> [RECORDS]
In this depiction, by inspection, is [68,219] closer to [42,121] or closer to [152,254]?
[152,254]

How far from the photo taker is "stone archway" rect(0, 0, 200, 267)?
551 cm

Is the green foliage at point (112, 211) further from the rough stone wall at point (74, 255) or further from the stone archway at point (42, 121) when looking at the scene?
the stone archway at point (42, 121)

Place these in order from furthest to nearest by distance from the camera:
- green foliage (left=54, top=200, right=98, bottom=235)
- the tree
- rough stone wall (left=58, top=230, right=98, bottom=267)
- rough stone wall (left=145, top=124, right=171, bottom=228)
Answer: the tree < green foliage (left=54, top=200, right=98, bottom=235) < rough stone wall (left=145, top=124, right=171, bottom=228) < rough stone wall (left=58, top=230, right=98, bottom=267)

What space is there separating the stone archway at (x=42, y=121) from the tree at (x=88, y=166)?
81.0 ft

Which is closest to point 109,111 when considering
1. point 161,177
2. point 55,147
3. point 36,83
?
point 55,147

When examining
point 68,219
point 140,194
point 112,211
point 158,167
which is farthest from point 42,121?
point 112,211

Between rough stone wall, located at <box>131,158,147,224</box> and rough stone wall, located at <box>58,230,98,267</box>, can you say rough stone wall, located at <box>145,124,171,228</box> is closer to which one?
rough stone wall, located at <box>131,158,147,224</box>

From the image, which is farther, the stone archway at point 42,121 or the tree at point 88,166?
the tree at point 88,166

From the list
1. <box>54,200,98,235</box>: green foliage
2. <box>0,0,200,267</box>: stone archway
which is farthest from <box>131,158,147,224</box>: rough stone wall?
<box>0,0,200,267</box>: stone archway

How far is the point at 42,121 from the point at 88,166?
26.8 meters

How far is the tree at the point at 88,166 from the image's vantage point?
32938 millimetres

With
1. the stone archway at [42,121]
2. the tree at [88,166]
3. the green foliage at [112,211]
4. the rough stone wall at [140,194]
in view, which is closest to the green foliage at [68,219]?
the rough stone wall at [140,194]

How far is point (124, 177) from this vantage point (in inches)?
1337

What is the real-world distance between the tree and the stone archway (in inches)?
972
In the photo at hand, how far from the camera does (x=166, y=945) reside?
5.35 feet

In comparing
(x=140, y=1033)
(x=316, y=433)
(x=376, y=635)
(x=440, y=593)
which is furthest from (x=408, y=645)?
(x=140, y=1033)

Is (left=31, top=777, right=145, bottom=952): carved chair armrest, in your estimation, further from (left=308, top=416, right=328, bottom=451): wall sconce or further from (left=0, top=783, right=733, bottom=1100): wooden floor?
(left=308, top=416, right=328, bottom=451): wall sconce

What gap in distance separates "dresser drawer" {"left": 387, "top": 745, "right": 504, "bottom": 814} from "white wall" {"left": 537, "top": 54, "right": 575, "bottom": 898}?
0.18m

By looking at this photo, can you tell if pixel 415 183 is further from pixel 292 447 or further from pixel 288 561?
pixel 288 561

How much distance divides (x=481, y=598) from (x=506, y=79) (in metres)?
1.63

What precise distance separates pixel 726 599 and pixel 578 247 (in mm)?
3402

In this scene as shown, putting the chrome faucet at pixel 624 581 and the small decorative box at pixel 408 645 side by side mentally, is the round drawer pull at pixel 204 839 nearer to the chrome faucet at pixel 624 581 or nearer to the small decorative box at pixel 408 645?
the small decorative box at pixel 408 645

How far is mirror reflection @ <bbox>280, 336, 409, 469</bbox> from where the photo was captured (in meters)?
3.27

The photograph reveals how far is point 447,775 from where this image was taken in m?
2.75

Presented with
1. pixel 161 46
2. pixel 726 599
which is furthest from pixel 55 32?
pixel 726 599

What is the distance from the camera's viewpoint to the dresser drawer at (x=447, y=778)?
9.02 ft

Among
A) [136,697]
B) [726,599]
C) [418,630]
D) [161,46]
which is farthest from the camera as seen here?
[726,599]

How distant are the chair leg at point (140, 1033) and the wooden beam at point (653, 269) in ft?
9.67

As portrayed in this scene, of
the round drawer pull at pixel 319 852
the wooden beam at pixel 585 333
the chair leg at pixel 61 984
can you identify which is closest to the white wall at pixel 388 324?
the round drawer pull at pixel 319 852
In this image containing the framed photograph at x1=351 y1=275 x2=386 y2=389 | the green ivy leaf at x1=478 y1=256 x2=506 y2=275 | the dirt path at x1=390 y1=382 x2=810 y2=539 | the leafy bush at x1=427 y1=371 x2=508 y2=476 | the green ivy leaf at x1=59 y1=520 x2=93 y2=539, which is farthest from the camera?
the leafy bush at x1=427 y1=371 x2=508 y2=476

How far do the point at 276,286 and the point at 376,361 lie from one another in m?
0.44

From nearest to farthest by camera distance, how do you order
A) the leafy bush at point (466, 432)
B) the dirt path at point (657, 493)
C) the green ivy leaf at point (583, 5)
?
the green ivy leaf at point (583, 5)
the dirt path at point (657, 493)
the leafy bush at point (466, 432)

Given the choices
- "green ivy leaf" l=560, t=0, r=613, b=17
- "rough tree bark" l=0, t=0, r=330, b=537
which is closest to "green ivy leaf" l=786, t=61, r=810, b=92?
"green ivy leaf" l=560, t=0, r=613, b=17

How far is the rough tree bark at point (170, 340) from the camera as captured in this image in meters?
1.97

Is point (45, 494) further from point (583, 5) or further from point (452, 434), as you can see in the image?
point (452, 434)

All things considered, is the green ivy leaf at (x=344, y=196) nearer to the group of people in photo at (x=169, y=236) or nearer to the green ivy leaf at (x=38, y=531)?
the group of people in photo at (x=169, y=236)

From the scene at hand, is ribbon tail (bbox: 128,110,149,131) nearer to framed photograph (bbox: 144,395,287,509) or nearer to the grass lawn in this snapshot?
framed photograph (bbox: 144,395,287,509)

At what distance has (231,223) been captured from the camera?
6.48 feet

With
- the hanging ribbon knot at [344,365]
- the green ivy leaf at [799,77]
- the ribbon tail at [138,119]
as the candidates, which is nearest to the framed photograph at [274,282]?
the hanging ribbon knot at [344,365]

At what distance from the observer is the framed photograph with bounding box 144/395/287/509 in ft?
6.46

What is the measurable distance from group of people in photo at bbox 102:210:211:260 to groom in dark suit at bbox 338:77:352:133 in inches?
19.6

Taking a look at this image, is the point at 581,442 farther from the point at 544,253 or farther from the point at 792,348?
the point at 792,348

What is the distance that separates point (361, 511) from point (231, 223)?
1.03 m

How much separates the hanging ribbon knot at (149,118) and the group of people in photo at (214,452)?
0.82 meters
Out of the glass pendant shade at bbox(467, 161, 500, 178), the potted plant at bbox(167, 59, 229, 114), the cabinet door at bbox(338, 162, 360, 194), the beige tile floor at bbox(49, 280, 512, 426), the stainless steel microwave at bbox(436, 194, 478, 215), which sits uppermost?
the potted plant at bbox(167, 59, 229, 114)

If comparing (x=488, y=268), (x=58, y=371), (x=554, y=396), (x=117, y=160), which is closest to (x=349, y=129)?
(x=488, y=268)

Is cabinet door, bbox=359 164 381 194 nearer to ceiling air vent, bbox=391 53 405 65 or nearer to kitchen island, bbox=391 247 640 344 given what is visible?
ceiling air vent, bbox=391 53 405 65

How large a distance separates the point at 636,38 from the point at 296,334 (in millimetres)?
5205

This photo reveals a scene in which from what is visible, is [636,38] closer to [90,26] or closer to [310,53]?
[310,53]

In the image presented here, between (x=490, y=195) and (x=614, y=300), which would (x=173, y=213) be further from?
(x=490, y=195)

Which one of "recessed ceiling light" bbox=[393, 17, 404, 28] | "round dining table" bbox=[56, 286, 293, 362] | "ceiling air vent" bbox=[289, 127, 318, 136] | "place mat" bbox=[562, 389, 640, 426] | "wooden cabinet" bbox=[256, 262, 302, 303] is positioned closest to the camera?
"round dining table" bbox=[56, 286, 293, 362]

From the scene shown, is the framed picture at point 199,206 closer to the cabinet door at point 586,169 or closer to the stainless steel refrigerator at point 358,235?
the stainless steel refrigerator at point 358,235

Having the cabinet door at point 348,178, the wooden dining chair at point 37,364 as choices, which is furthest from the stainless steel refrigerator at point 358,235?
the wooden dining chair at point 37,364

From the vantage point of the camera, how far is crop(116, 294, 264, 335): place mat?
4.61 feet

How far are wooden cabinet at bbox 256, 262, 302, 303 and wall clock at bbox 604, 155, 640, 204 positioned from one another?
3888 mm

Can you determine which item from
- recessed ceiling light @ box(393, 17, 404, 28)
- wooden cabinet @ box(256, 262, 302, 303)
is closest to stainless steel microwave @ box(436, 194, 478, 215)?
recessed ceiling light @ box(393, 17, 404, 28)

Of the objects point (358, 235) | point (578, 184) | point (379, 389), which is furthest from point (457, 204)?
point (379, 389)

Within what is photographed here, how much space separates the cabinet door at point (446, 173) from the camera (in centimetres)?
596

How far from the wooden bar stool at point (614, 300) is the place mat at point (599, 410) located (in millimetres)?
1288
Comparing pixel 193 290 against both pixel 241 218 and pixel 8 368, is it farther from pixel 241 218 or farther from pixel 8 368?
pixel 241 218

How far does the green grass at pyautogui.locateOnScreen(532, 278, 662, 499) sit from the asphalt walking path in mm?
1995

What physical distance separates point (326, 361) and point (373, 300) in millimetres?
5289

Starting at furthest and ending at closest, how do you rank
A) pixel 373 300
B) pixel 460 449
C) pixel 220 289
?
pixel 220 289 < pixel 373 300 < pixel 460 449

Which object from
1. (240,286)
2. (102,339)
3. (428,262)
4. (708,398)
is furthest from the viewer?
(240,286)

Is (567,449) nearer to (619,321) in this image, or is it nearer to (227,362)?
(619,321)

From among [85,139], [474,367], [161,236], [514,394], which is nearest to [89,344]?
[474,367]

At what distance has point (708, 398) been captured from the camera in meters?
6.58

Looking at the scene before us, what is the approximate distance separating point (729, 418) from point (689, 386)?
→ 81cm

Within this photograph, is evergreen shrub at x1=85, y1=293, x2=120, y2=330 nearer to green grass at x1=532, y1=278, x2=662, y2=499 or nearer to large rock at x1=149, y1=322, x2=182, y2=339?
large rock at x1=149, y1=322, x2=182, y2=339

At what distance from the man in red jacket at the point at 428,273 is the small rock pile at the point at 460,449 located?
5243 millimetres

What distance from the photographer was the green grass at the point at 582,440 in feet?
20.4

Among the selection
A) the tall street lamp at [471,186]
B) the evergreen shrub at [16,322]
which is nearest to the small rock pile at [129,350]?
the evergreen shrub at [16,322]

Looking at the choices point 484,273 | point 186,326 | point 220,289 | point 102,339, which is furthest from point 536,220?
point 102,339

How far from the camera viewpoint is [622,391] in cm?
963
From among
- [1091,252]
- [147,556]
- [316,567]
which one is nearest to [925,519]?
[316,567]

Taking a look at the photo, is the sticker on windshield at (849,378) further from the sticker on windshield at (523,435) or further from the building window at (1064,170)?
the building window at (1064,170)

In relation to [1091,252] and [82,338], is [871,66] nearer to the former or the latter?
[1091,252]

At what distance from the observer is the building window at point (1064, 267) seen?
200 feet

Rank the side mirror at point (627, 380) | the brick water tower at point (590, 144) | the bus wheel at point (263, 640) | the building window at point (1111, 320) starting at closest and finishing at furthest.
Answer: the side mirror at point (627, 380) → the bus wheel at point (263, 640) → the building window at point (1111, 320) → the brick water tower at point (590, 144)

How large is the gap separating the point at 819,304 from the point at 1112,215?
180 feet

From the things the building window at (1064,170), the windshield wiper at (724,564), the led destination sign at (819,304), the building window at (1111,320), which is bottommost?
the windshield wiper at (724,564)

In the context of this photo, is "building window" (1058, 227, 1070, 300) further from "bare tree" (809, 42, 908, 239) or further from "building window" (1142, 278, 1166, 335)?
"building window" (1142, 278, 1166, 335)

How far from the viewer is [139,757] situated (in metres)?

> [WRITTEN REQUEST]
All lines from the one containing "At what distance from the man" through the end of the records, both ends included, are to be quoted exactly; please add nothing else.

> [THE RESPONSE]
At what distance from the man in red jacket at the point at 428,273 is the small rock pile at the point at 460,449 located?
5243 millimetres

What distance from the photographer was the green grass at the point at 582,440 in feet?
20.4

Among the selection
A) the tall street lamp at [471,186]
B) the evergreen shrub at [16,322]
which is nearest to the small rock pile at [129,350]?
the evergreen shrub at [16,322]

Looking at the choices point 484,273 | point 186,326 | point 220,289 | point 102,339, which is furthest from point 536,220?
point 102,339

How far from the camera viewpoint is [622,391] in cm?
963
From among
- [1091,252]
- [147,556]
- [316,567]
which one is nearest to [925,519]?
[316,567]

Taking a look at the photo, is the sticker on windshield at (849,378) further from the sticker on windshield at (523,435) or further from the building window at (1064,170)?
the building window at (1064,170)

In relation to [1091,252] and [82,338], is [871,66] nearer to the former or the latter?
[1091,252]

At what distance from the observer is the building window at point (1064, 267) seen?
200 feet

Rank the side mirror at point (627, 380) | the brick water tower at point (590, 144) | the bus wheel at point (263, 640) | the building window at point (1111, 320) starting at closest and finishing at furthest.
Answer: the side mirror at point (627, 380) → the bus wheel at point (263, 640) → the building window at point (1111, 320) → the brick water tower at point (590, 144)

How large is the gap separating the point at 819,304 from the point at 1112,215?
180 feet

From the things the building window at (1064,170), the windshield wiper at (724,564), the led destination sign at (819,304), the building window at (1111,320), which is bottommost?
the windshield wiper at (724,564)

In the context of this photo, is "building window" (1058, 227, 1070, 300) further from "bare tree" (809, 42, 908, 239) or further from "building window" (1142, 278, 1166, 335)?
"building window" (1142, 278, 1166, 335)

How far from the viewer is [139,757] situated (in metres)?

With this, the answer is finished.